Copy the lines that follow, keeping every character the same.

+===+

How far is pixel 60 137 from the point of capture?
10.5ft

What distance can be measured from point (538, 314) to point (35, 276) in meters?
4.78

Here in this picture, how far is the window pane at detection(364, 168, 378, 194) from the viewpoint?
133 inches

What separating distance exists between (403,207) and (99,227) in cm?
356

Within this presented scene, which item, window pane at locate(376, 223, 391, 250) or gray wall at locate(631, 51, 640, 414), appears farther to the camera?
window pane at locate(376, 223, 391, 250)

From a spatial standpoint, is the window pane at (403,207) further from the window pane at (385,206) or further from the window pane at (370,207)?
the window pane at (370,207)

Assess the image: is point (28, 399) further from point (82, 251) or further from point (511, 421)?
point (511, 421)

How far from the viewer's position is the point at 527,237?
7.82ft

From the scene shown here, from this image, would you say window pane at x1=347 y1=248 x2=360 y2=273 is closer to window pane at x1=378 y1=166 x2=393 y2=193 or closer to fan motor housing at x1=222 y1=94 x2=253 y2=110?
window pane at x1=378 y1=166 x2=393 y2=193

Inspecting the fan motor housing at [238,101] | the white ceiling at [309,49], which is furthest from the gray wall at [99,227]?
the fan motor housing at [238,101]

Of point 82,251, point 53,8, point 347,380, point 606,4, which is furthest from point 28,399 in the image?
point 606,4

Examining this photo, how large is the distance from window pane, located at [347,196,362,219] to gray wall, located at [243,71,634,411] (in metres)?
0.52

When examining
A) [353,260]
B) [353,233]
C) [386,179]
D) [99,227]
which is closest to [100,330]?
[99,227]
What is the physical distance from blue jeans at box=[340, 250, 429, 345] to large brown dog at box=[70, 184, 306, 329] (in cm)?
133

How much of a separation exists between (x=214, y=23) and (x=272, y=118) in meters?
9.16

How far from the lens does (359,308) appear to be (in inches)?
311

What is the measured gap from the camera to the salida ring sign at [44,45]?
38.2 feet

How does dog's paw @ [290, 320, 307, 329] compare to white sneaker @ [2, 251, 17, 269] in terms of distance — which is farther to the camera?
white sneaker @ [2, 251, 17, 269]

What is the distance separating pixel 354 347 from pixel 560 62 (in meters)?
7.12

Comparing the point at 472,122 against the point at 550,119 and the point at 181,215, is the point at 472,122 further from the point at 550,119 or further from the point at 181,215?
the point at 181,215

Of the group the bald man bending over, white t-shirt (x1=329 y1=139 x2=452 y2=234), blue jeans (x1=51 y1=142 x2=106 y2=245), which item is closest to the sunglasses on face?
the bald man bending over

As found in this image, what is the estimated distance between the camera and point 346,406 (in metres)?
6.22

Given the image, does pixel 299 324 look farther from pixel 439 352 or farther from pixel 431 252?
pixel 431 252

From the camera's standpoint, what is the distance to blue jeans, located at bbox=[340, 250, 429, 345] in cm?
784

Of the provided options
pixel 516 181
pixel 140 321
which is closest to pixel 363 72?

+===+

| Worked answer |
How far is pixel 60 137 from the point of capture?
10.5ft

What distance can be measured from point (538, 314) to point (35, 276) in meters?
4.78

Here in this picture, how far is the window pane at detection(364, 168, 378, 194) from the viewpoint?
133 inches

What separating distance exists between (403,207) and (99,227) in cm?
356

Within this presented scene, which item, window pane at locate(376, 223, 391, 250) or gray wall at locate(631, 51, 640, 414), appears farther to the camera?
window pane at locate(376, 223, 391, 250)

From a spatial standpoint, is the window pane at (403,207) further from the window pane at (385,206) or further from the window pane at (370,207)?
the window pane at (370,207)

Assess the image: is point (28, 399) further from point (82, 251) or further from point (511, 421)?
point (511, 421)

How far from the viewer's position is the point at 527,237?
7.82ft

From the scene shown here, from this image, would you say window pane at x1=347 y1=248 x2=360 y2=273 is closer to window pane at x1=378 y1=166 x2=393 y2=193 or closer to fan motor housing at x1=222 y1=94 x2=253 y2=110?
window pane at x1=378 y1=166 x2=393 y2=193

Inspecting the fan motor housing at [238,101] | the white ceiling at [309,49], which is furthest from the gray wall at [99,227]?
the fan motor housing at [238,101]

Of point 82,251, point 53,8, point 347,380, point 606,4, which is furthest from point 28,399 in the image?
point 606,4

Examining this photo, how large is the distance from window pane, located at [347,196,362,219] to gray wall, located at [243,71,634,411] (in metres)?
0.52

When examining
A) [353,260]
B) [353,233]
C) [386,179]
D) [99,227]
which is closest to [100,330]?
[99,227]
What is the physical distance from blue jeans at box=[340, 250, 429, 345] to large brown dog at box=[70, 184, 306, 329] (in cm)?
133

How much of a separation exists between (x=214, y=23) and (x=272, y=118) in meters?
9.16

How far from the lens does (359,308) appear to be (in inches)?
311

What is the measured gap from the camera to the salida ring sign at [44,45]?
38.2 feet

How does dog's paw @ [290, 320, 307, 329] compare to white sneaker @ [2, 251, 17, 269] in terms of distance — which is farther to the camera?
white sneaker @ [2, 251, 17, 269]

What is the distance separating pixel 354 347 from pixel 560 62 (in meters)?
7.12

Comparing the point at 472,122 against the point at 550,119 and the point at 181,215, is the point at 472,122 further from the point at 550,119 or further from the point at 181,215?
the point at 181,215

Of the group the bald man bending over, white t-shirt (x1=329 y1=139 x2=452 y2=234), blue jeans (x1=51 y1=142 x2=106 y2=245), which item is closest to the sunglasses on face?
the bald man bending over

As found in this image, what is the estimated distance between the camera and point 346,406 (in metres)?
6.22

Given the image, does pixel 299 324 look farther from pixel 439 352 or farther from pixel 431 252?
pixel 431 252

From the camera's standpoint, what is the distance to blue jeans, located at bbox=[340, 250, 429, 345] in cm?
784

Of the provided options
pixel 516 181
pixel 140 321
which is closest to pixel 363 72?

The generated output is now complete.